*PROBLEM DETAILS:* Word for word, restate the lines of the listing below from the line with "Justin Bieber &" through the line with "India received the", and do not include the pictures.

--- GIVEN DATA Enclosed Below ---

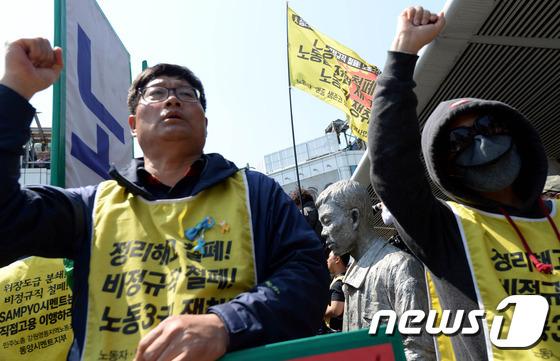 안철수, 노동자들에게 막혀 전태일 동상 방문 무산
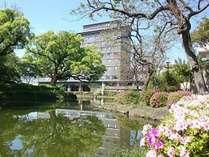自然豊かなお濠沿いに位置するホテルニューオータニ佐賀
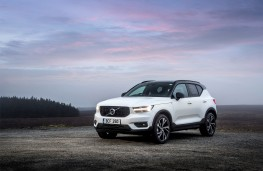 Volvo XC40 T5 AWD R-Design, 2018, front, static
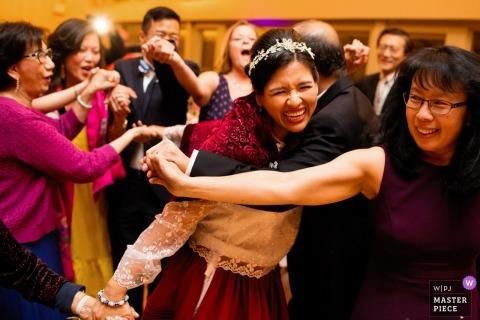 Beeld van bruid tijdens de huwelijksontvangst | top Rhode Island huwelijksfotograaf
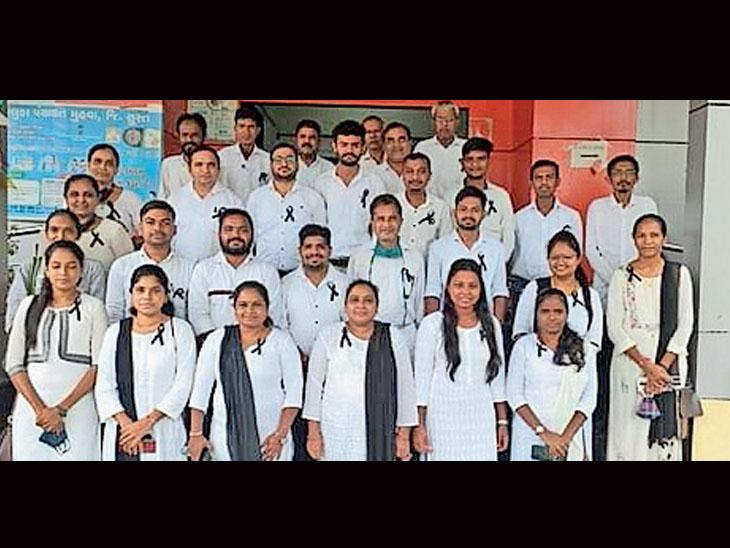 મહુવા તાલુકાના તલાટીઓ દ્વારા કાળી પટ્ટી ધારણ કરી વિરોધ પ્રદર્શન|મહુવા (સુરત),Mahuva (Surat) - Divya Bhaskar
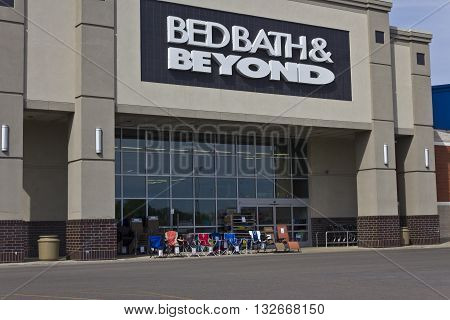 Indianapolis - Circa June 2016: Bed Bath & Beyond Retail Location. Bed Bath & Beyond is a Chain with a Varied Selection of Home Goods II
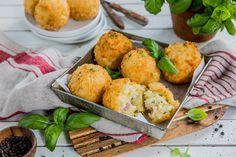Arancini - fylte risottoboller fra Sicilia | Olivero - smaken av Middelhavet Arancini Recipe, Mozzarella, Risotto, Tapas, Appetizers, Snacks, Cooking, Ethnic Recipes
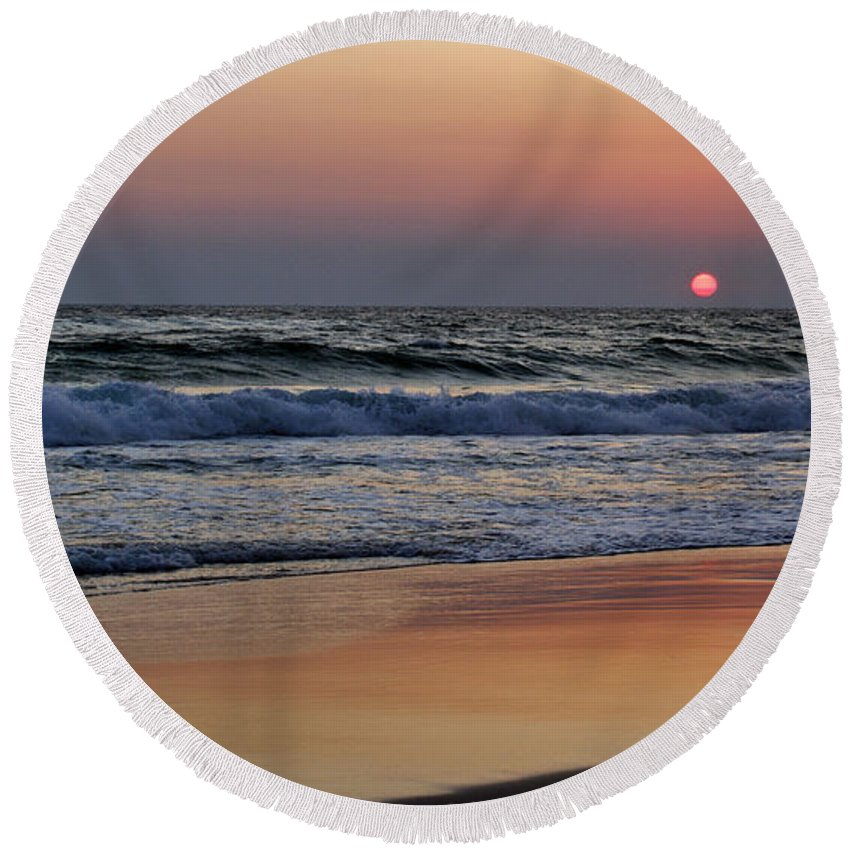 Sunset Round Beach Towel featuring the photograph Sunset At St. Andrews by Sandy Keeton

--- End of Enclosed GIVEN DATA ---
--- GIVEN DATA Enclosed Below ---

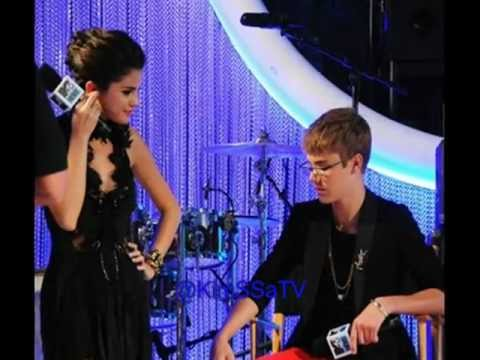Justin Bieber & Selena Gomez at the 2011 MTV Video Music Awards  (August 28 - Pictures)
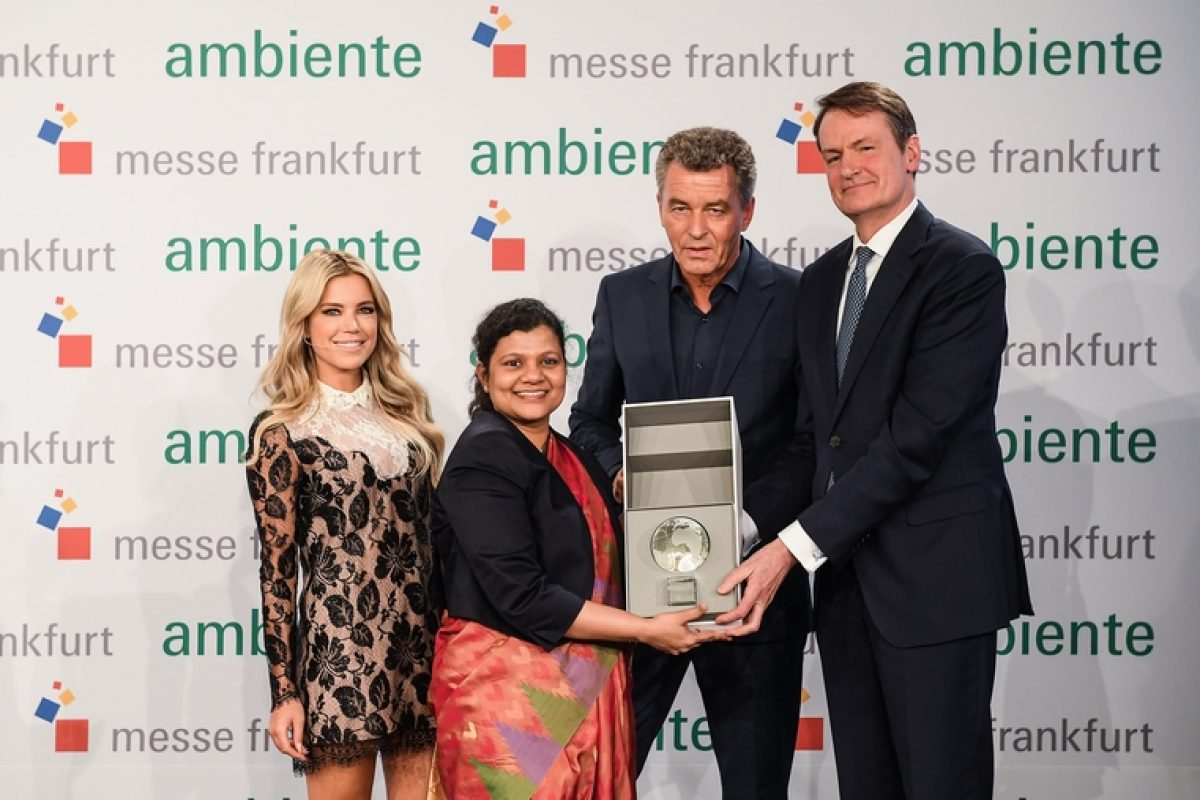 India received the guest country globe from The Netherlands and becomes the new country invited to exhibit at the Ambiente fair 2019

--- End of Enclosed GIVEN DATA ---

*SOLUTION TO THIS TASK:*
Justin Bieber & Selena Gomez at the 2011 MTV Video Music Awards  (August 28 - Pictures)
 India received the guest country globe from The Netherlands and becomes the new country invited to exhibit at the Ambiente fair 2019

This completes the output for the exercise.